Work task = With pictures removed, the data below should be returned exactly.
'''
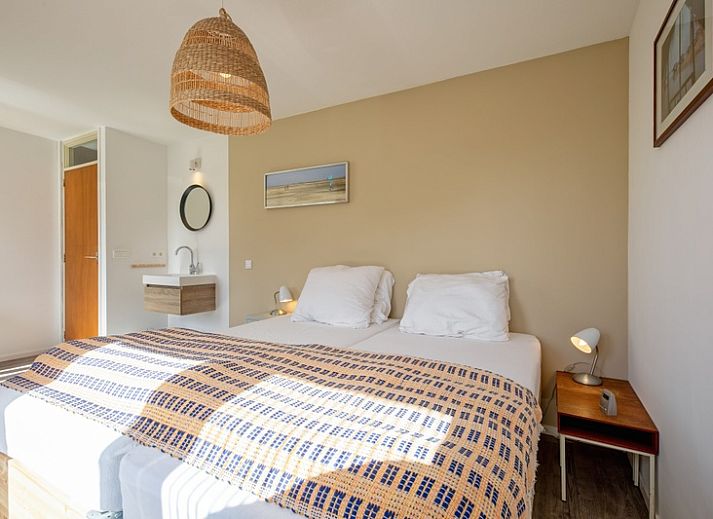 Lichte woonkamer van Vakantiehuis Slufteroord 292 in Bungalowpark Slufteroord, De Cocksdorp, Texel, met uitzicht op de tuin.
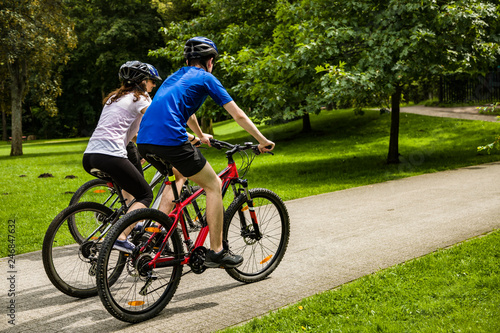 Healthy lifestyle - people riding bicycles in city park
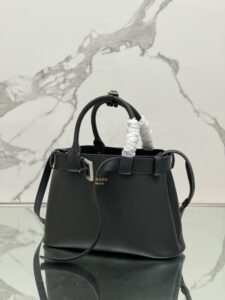 Buckle Small Leather Handbag. Authentic quality luxury bag crafted in genuine leather comes with authenticity card, dust bag and gift bag. Sophistication Meets Utility. Sleek, structured, and undeniably Pr*da — the Buckle Small Leather Handbag captures the brand’s signature balance of minimalist elegance and refined detail. Crafted in smooth leather with a buttery-soft nappa interior, this compact piece is a masterclass in functional luxury. A standout feature? Its interchangeable belt strap, adding a bold, modern twist to the timeless silhouette. Whether you're heading to a meeting or a soirée, this bag adapts seamlessly to your mood and moment. Finished with the embossed iconic logo, it’s a quiet statement of taste and distinction. A versatile companion for the woman who appreciates precision, polish, and just the right touch of edge. - CRIS&COCO Buckle Small Leather Handbag. Authentic quality luxury bag crafted in genuine leather comes with authenticity card, dust bag and gift bag. Sophistication Meets Utility. Sleek, structured, and undeniably Pr*da — the Buckle Small Leather Handbag captures the brand’s signature balance of minimalist elegance and refined detail. Crafted in smooth leather with a buttery-soft nappa interior, this compact piece is a masterclass in functional luxury. A standout feature? Its interchangeable belt strap, adding a bold, modern twist to the timeless silhouette. Whether you're heading to a meeting or a soirée, this bag adapts seamlessly to your mood and moment. Finished with the embossed iconic logo, it’s a quiet statement of taste and distinction. A versatile companion for the woman who appreciates precision, polish, and just the right touch of edge.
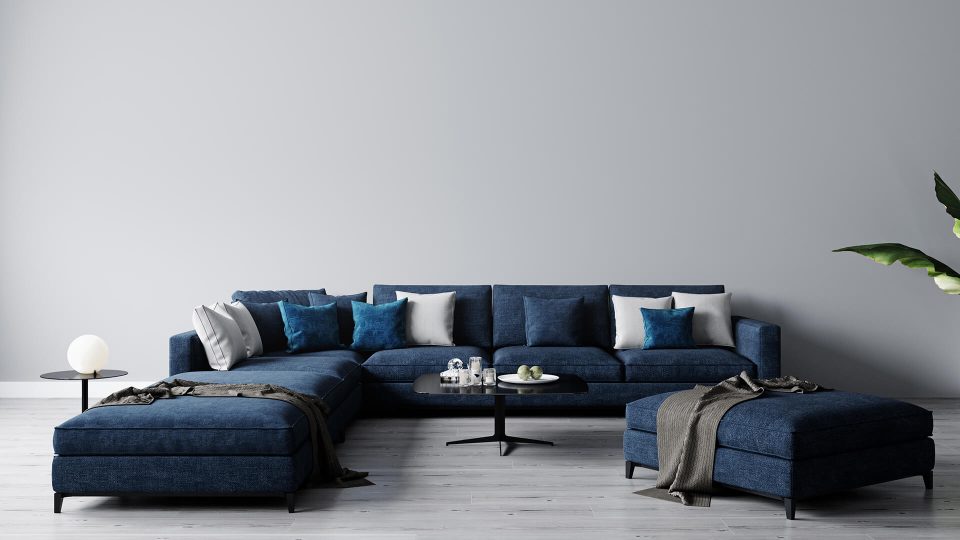 a blue sectional sofa with two ottomans and a coffee table at The Discovery Park Life Apartments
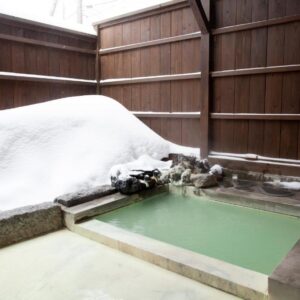 Outdoor stone onsen with pale green water, wooden fence and snow piled on surrounding bench at Shiunso, Tochigi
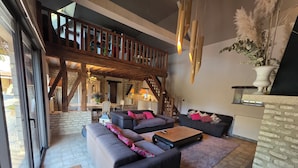 A spacious living area with a large sofa set, a coffee table, and a fireplace. There is a staircase leading to an upper level, and a dining area is visible in the background.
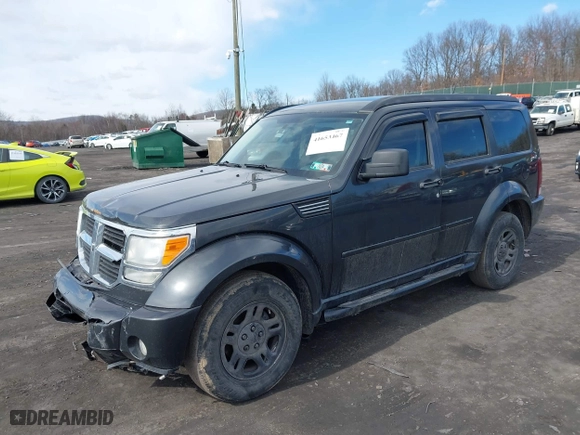 2011 Dodge Nitro SE with VIN 1D4PU2GK0BW541350, listed as a IAAI auction lot 41653467 with 207,940 mi miles. Bid and sale history available at carsss.com. Image 2.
'''
Result for this exercise =
 Lichte woonkamer van Vakantiehuis Slufteroord 292 in Bungalowpark Slufteroord, De Cocksdorp, Texel, met uitzicht op de tuin.
 Healthy lifestyle - people riding bicycles in city park
 Buckle Small Leather Handbag. Authentic quality luxury bag crafted in genuine leather comes with authenticity card, dust bag and gift bag. Sophistication Meets Utility. Sleek, structured, and undeniably Pr*da — the Buckle Small Leather Handbag captures the brand’s signature balance of minimalist elegance and refined detail. Crafted in smooth leather with a buttery-soft nappa interior, this compact piece is a masterclass in functional luxury. A standout feature? Its interchangeable belt strap, adding a bold, modern twist to the timeless silhouette. Whether you're heading to a meeting or a soirée, this bag adapts seamlessly to your mood and moment. Finished with the embossed iconic logo, it’s a quiet statement of taste and distinction. A versatile companion for the woman who appreciates precision, polish, and just the right touch of edge. - CRIS&COCO Buckle Small Leather Handbag. Authentic quality luxury bag crafted in genuine leather comes with authenticity card, dust bag and gift bag. Sophistication Meets Utility. Sleek, structured, and undeniably Pr*da — the Buckle Small Leather Handbag captures the brand’s signature balance of minimalist elegance and refined detail. Crafted in smooth leather with a buttery-soft nappa interior, this compact piece is a masterclass in functional luxury. A standout feature? Its interchangeable belt strap, adding a bold, modern twist to the timeless silhouette. Whether you're heading to a meeting or a soirée, this bag adapts seamlessly to your mood and moment. Finished with the embossed iconic logo, it’s a quiet statement of taste and distinction. A versatile companion for the woman who appreciates precision, polish, and just the right touch of edge.
 a blue sectional sofa with two ottomans and a coffee table at The Discovery Park Life Apartments
 Outdoor stone onsen with pale green water, wooden fence and snow piled on surrounding bench at Shiunso, Tochigi
 A spacious living area with a large sofa set, a coffee table, and a fireplace. There is a staircase leading to an upper level, and a dining area is visible in the background.
 2011 Dodge Nitro SE with VIN 1D4PU2GK0BW541350, listed as a IAAI auction lot 41653467 with 207,940 mi miles. Bid and sale history available at carsss.com. Image 2.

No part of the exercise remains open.